### Saved entries
*** Begin section ***

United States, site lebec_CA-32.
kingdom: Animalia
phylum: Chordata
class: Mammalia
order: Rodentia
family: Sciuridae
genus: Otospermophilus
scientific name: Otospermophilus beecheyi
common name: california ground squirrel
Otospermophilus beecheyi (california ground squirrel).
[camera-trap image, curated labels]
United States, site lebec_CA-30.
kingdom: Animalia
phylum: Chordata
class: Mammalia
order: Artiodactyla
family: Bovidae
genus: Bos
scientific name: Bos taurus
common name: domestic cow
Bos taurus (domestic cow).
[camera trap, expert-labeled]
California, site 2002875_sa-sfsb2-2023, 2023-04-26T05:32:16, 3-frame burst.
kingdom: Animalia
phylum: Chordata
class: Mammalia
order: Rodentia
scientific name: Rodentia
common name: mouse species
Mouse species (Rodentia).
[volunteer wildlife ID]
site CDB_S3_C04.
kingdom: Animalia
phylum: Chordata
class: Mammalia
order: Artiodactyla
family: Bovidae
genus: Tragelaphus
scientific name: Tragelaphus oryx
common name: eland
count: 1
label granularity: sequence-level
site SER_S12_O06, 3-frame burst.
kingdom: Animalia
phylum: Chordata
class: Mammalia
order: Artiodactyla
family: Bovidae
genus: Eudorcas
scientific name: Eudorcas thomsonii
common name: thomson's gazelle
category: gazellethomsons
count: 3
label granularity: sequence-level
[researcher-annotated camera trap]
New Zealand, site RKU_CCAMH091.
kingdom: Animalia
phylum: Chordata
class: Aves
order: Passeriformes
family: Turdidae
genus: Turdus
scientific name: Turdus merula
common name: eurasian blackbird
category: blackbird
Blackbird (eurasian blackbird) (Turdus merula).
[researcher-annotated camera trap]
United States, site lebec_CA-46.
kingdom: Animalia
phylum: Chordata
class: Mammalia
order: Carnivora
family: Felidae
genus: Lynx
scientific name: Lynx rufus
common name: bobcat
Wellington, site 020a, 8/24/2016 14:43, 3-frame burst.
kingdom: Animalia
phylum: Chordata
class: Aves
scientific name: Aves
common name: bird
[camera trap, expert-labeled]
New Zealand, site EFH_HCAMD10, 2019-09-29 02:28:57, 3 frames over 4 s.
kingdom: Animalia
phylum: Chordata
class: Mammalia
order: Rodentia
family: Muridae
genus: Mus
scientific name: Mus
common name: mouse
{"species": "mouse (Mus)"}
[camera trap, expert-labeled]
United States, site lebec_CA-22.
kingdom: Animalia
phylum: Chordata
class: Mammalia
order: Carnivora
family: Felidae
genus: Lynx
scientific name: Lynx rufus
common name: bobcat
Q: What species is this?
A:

*** End section ***

Copy every entry exactly; no part may be left out.

### SOLVED EXERCISE
United States, site lebec_CA-32.
kingdom: Animalia
phylum: Chordata
class: Mammalia
order: Rodentia
family: Sciuridae
genus: Otospermophilus
scientific name: Otospermophilus beecheyi
common name: california ground squirrel
Otospermophilus beecheyi (california ground squirrel).
[camera-trap image, curated labels]
United States, site lebec_CA-30.
kingdom: Animalia
phylum: Chordata
class: Mammalia
order: Artiodactyla
family: Bovidae
genus: Bos
scientific name: Bos taurus
common name: domestic cow
Bos taurus (domestic cow).
[camera trap, expert-labeled]
California, site 2002875_sa-sfsb2-2023, 2023-04-26T05:32:16, 3-frame burst.
kingdom: Animalia
phylum: Chordata
class: Mammalia
order: Rodentia
scientific name: Rodentia
common name: mouse species
Mouse species (Rodentia).
[volunteer wildlife ID]
site CDB_S3_C04.
kingdom: Animalia
phylum: Chordata
class: Mammalia
order: Artiodactyla
family: Bovidae
genus: Tragelaphus
scientific name: Tragelaphus oryx
common name: eland
count: 1
label granularity: sequence-level
site SER_S12_O06, 3-frame burst.
kingdom: Animalia
phylum: Chordata
class: Mammalia
order: Artiodactyla
family: Bovidae
genus: Eudorcas
scientific name: Eudorcas thomsonii
common name: thomson's gazelle
category: gazellethomsons
count: 3
label granularity: sequence-level
[researcher-annotated camera trap]
New Zealand, site RKU_CCAMH091.
kingdom: Animalia
phylum: Chordata
class: Aves
order: Passeriformes
family: Turdidae
genus: Turdus
scientific name: Turdus merula
common name: eurasian blackbird
category: blackbird
Blackbird (eurasian blackbird) (Turdus merula).
[researcher-annotated camera trap]
United States, site lebec_CA-46.
kingdom: Animalia
phylum: Chordata
class: Mammalia
order: Carnivora
family: Felidae
genus: Lynx
scientific name: Lynx rufus
common name: bobcat
Wellington, site 020a, 8/24/2016 14:43, 3-frame burst.
kingdom: Animalia
phylum: Chordata
class: Aves
scientific name: Aves
common name: bird
[camera trap, expert-labeled]
New Zealand, site EFH_HCAMD10, 2019-09-29 02:28:57, 3 frames over 4 s.
kingdom: Animalia
phylum: Chordata
class: Mammalia
order: Rodentia
family: Muridae
genus: Mus
scientific name: Mus
common name: mouse
{"species": "mouse (Mus)"}
[camera trap, expert-labeled]
United States, site lebec_CA-22.
kingdom: Animalia
phylum: Chordata
class: Mammalia
order: Carnivora
family: Felidae
genus: Lynx
scientific name: Lynx rufus
common name: bobcat
Q: What species is this?
A:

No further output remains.